Reproduce all of the data below line for line, leaving out the pictures.

> [Stored records]:
━━━━━━━━━━
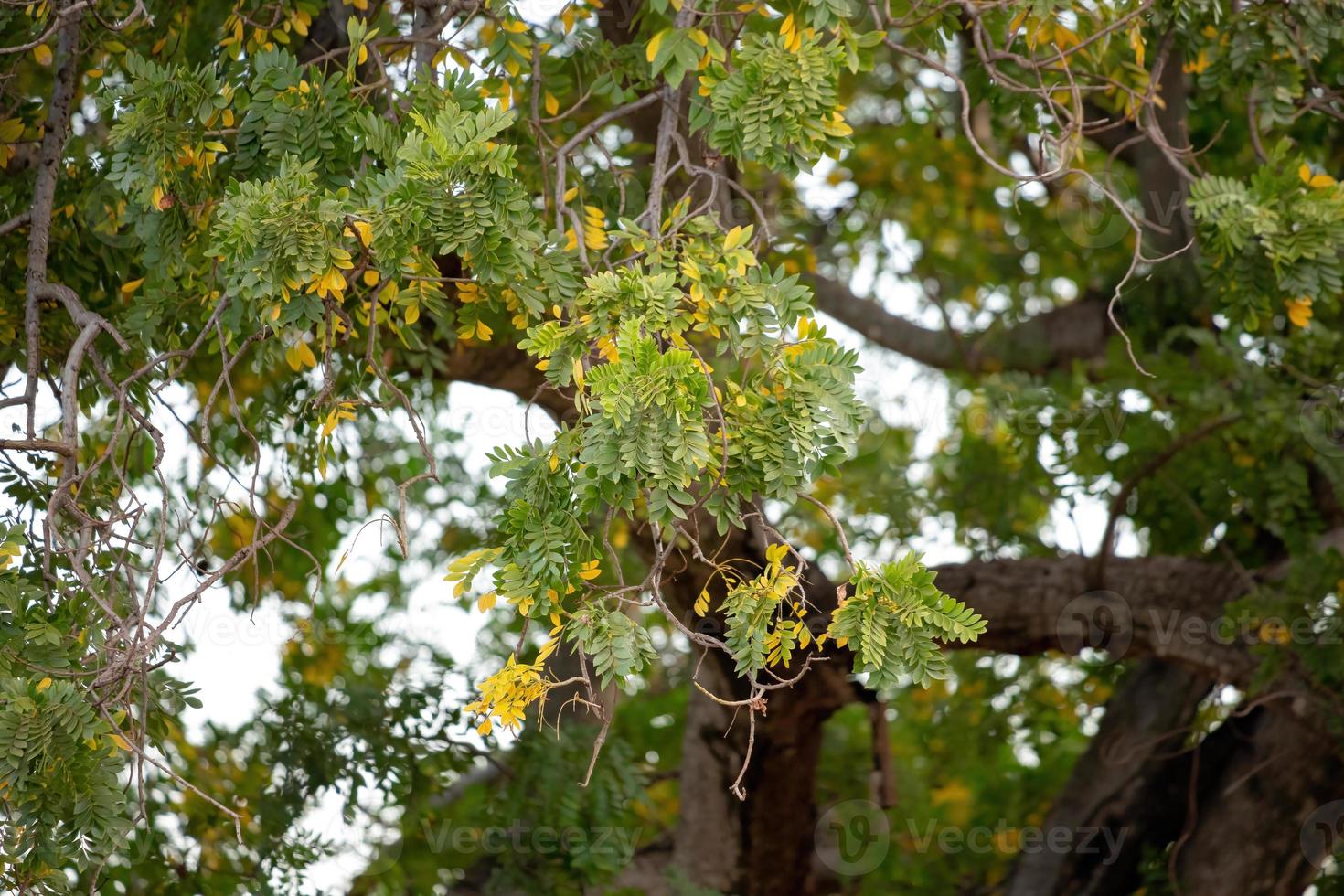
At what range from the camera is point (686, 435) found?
202 cm

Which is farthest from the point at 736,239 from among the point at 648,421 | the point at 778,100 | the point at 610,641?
the point at 610,641

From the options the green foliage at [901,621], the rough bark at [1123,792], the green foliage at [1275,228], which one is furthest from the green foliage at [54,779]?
the rough bark at [1123,792]

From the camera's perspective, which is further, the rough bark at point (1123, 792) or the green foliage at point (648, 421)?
the rough bark at point (1123, 792)

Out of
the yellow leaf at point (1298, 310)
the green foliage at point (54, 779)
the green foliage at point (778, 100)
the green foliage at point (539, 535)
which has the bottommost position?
the green foliage at point (54, 779)

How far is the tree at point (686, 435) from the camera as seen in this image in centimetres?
224

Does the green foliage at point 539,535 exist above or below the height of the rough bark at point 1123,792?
below

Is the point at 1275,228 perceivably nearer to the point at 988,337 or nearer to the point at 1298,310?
the point at 1298,310

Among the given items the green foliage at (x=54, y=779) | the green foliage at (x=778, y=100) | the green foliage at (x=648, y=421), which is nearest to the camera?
the green foliage at (x=648, y=421)

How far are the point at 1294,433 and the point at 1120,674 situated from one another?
1.54m

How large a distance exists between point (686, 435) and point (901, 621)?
17.7 inches

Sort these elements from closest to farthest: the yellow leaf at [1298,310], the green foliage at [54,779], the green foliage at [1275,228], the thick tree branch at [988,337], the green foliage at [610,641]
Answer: the green foliage at [610,641], the green foliage at [54,779], the green foliage at [1275,228], the yellow leaf at [1298,310], the thick tree branch at [988,337]

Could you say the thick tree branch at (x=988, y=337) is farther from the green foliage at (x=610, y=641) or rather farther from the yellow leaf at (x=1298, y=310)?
the green foliage at (x=610, y=641)

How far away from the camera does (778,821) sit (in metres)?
5.01

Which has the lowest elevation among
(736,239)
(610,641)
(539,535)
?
(610,641)
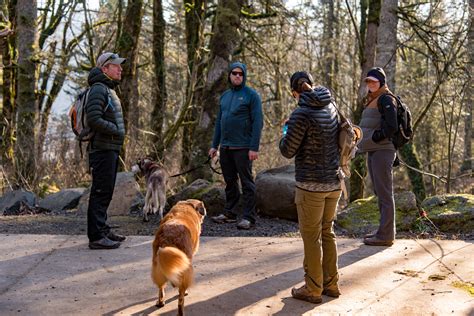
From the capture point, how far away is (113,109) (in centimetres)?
638

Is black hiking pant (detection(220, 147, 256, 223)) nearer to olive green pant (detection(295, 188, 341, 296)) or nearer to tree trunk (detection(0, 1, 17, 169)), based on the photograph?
olive green pant (detection(295, 188, 341, 296))

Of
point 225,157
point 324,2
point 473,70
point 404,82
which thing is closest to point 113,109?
point 225,157

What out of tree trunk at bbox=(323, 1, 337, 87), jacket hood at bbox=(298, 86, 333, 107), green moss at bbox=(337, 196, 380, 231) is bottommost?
green moss at bbox=(337, 196, 380, 231)

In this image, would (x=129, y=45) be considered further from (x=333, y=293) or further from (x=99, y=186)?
(x=333, y=293)

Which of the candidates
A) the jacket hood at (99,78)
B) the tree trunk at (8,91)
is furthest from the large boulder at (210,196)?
the tree trunk at (8,91)

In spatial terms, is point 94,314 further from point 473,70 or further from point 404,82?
point 404,82

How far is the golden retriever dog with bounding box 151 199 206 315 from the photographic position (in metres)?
4.11

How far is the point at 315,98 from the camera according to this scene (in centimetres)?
463

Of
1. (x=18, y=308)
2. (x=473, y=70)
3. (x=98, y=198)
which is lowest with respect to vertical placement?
(x=18, y=308)

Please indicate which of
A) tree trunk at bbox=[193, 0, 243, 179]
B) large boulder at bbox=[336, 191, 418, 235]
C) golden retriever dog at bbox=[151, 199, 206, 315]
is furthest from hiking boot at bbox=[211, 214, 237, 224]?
golden retriever dog at bbox=[151, 199, 206, 315]

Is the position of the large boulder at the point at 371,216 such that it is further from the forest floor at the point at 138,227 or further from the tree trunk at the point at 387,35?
the tree trunk at the point at 387,35

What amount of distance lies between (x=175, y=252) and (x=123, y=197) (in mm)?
5652

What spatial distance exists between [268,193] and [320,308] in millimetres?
4260

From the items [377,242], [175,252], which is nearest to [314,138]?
[175,252]
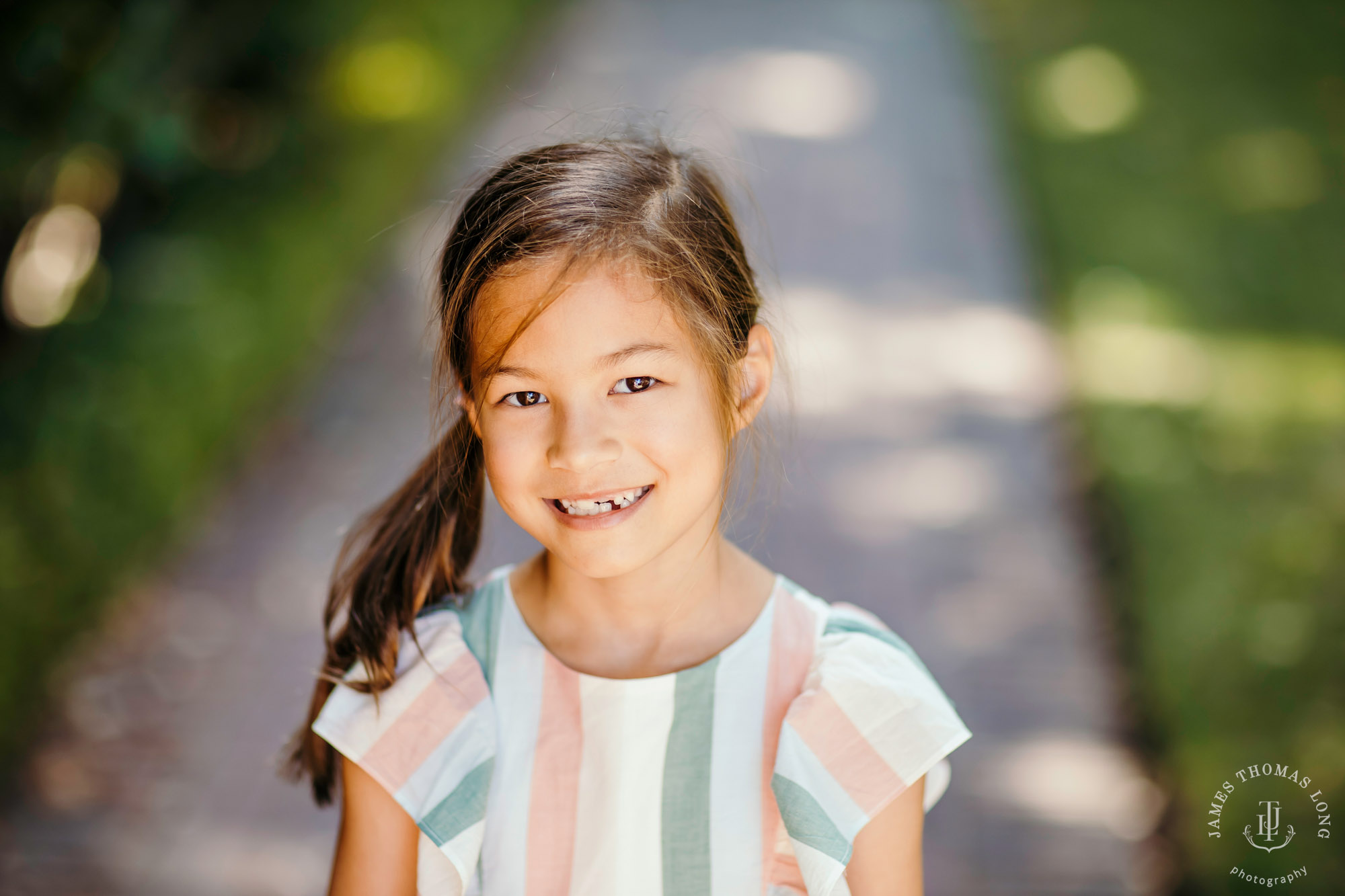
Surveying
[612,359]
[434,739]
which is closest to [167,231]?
[434,739]

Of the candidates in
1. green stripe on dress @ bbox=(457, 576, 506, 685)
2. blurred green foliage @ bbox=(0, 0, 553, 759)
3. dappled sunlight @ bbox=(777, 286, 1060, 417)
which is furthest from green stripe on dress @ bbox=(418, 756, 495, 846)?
dappled sunlight @ bbox=(777, 286, 1060, 417)

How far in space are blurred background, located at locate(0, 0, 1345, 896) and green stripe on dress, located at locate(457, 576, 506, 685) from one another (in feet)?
1.60

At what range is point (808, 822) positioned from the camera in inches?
50.6

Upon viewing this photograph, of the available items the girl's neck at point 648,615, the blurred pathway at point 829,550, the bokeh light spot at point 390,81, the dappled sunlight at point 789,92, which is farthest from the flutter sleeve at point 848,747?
the dappled sunlight at point 789,92

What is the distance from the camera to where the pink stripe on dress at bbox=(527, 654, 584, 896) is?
1.35m

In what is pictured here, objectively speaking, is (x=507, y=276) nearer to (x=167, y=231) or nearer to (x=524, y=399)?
(x=524, y=399)

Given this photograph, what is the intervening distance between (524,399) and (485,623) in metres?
0.35

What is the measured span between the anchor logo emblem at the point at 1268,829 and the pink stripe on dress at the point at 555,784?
1816 millimetres

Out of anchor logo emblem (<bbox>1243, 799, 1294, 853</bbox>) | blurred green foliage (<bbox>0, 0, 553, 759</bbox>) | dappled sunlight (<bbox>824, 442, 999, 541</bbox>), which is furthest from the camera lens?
dappled sunlight (<bbox>824, 442, 999, 541</bbox>)

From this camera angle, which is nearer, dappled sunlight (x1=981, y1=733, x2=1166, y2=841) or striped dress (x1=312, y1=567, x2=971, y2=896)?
striped dress (x1=312, y1=567, x2=971, y2=896)

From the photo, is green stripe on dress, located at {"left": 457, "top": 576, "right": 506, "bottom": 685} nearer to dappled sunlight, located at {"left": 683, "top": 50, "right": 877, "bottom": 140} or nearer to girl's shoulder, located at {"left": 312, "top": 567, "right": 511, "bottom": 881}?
girl's shoulder, located at {"left": 312, "top": 567, "right": 511, "bottom": 881}

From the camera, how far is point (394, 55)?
248 inches

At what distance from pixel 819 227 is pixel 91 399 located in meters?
3.26

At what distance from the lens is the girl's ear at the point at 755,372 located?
4.68 feet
━━━━━━━━━━
> [Solved problem]:
At what range from the camera is point (686, 435) found?
202 cm

Which is farthest from the point at 736,239 from among the point at 648,421 | the point at 778,100 | the point at 610,641?
the point at 610,641

From the options the green foliage at [901,621], the rough bark at [1123,792], the green foliage at [1275,228], which one is furthest from the green foliage at [54,779]?
the rough bark at [1123,792]

From the camera's perspective, which is further, the rough bark at point (1123, 792) or the green foliage at point (648, 421)?
the rough bark at point (1123, 792)

Out of
the yellow leaf at point (1298, 310)
the green foliage at point (54, 779)
the green foliage at point (778, 100)
the green foliage at point (539, 535)
which has the bottommost position?
the green foliage at point (54, 779)

How far is the tree at point (686, 435) from the camera as seen in this image in centimetres?
224

Does the green foliage at point 539,535 exist above or below the height of the rough bark at point 1123,792?
below

Is the point at 1275,228 perceivably nearer to the point at 988,337 or nearer to the point at 1298,310?
the point at 1298,310

Among the given items the green foliage at (x=54, y=779) | the green foliage at (x=778, y=100) | the green foliage at (x=648, y=421), which is nearest to the camera?
the green foliage at (x=648, y=421)

How far are the point at 1294,433 and the point at 1120,674 situated from one another?
1.54m

How large a distance exists between point (686, 435) and point (901, 621)?
17.7 inches

Sort these elements from closest to farthest: the yellow leaf at [1298,310], the green foliage at [54,779], the green foliage at [1275,228], the thick tree branch at [988,337], the green foliage at [610,641]
Answer: the green foliage at [610,641], the green foliage at [54,779], the green foliage at [1275,228], the yellow leaf at [1298,310], the thick tree branch at [988,337]

Could you say the thick tree branch at (x=988, y=337) is farther from the green foliage at (x=610, y=641) or rather farther from the yellow leaf at (x=1298, y=310)?
the green foliage at (x=610, y=641)

How far away from the camera does (778,821) sit (in metres)?
5.01

Which has the lowest elevation among
(736,239)
(610,641)
(539,535)
?
(610,641)
From the capture point, how far away is (113,109) (in centimetres)?
638

Is black hiking pant (detection(220, 147, 256, 223)) nearer to olive green pant (detection(295, 188, 341, 296)) or nearer to tree trunk (detection(0, 1, 17, 169)), based on the photograph?
olive green pant (detection(295, 188, 341, 296))

Of
point 225,157
point 324,2
point 473,70
point 404,82
which thing is closest to point 113,109?
point 225,157

What out of tree trunk at bbox=(323, 1, 337, 87), jacket hood at bbox=(298, 86, 333, 107), green moss at bbox=(337, 196, 380, 231) is bottommost?
green moss at bbox=(337, 196, 380, 231)

In this image, would (x=129, y=45) be considered further from (x=333, y=293) or further from (x=99, y=186)?
(x=333, y=293)

Which of the candidates
A) the jacket hood at (99,78)
B) the tree trunk at (8,91)
is furthest from the large boulder at (210,196)?
the tree trunk at (8,91)

In spatial terms, is point 94,314 further from point 473,70 or further from point 404,82?
point 404,82

How far is the golden retriever dog with bounding box 151 199 206 315 from the photographic position (in metres)?
4.11

How far is the point at 315,98 from the camera according to this scene (in centimetres)?
463

Of
1. (x=18, y=308)
2. (x=473, y=70)
3. (x=98, y=198)
which is lowest with respect to vertical placement?
(x=18, y=308)

Please indicate which of
A) tree trunk at bbox=[193, 0, 243, 179]
B) large boulder at bbox=[336, 191, 418, 235]
C) golden retriever dog at bbox=[151, 199, 206, 315]
is furthest from hiking boot at bbox=[211, 214, 237, 224]?
golden retriever dog at bbox=[151, 199, 206, 315]

Is the position of the large boulder at the point at 371,216 such that it is further from the forest floor at the point at 138,227 or further from the tree trunk at the point at 387,35?
the tree trunk at the point at 387,35

What amount of distance lies between (x=175, y=252) and (x=123, y=197) (in mm)?
5652

What spatial distance exists between [268,193] and [320,308] in millimetres?
4260

From the items [377,242], [175,252], which is nearest to [314,138]?
[175,252]
Surveying
[612,359]
[434,739]
which is closest to [167,231]?
[434,739]

Of the candidates in
1. green stripe on dress @ bbox=(457, 576, 506, 685)
2. blurred green foliage @ bbox=(0, 0, 553, 759)
3. dappled sunlight @ bbox=(777, 286, 1060, 417)
which is furthest from green stripe on dress @ bbox=(418, 756, 495, 846)?
dappled sunlight @ bbox=(777, 286, 1060, 417)

How far in space are blurred background, located at locate(0, 0, 1345, 896) and green stripe on dress, located at locate(457, 576, 506, 685) from one another (in feet)?
1.60

At what range is point (808, 822) positioned from the camera in inches?
50.6

Upon viewing this photograph, of the available items the girl's neck at point 648,615, the blurred pathway at point 829,550, the bokeh light spot at point 390,81, the dappled sunlight at point 789,92, which is farthest from the flutter sleeve at point 848,747?
the dappled sunlight at point 789,92

What is the distance from the camera to where the pink stripe on dress at bbox=(527, 654, 584, 896) is?
1.35m

In what is pictured here, objectively speaking, is (x=507, y=276) nearer to (x=167, y=231) or nearer to (x=524, y=399)?
(x=524, y=399)

Given this photograph, what is the intervening distance between (524,399) and (485,623) in metres?
0.35

What is the measured span between the anchor logo emblem at the point at 1268,829 and the pink stripe on dress at the point at 555,784?
1816 millimetres

Out of anchor logo emblem (<bbox>1243, 799, 1294, 853</bbox>) | blurred green foliage (<bbox>0, 0, 553, 759</bbox>) | dappled sunlight (<bbox>824, 442, 999, 541</bbox>), which is furthest from the camera lens?
dappled sunlight (<bbox>824, 442, 999, 541</bbox>)

From this camera angle, which is nearer, dappled sunlight (x1=981, y1=733, x2=1166, y2=841) or striped dress (x1=312, y1=567, x2=971, y2=896)?
striped dress (x1=312, y1=567, x2=971, y2=896)

From the photo, is green stripe on dress, located at {"left": 457, "top": 576, "right": 506, "bottom": 685} nearer to dappled sunlight, located at {"left": 683, "top": 50, "right": 877, "bottom": 140} or nearer to girl's shoulder, located at {"left": 312, "top": 567, "right": 511, "bottom": 881}?
girl's shoulder, located at {"left": 312, "top": 567, "right": 511, "bottom": 881}

From the camera, how far is point (394, 55)?
248 inches

At what distance from pixel 819 227 is pixel 91 399 located in meters?
3.26

At what distance from the lens is the girl's ear at the point at 755,372 located?
4.68 feet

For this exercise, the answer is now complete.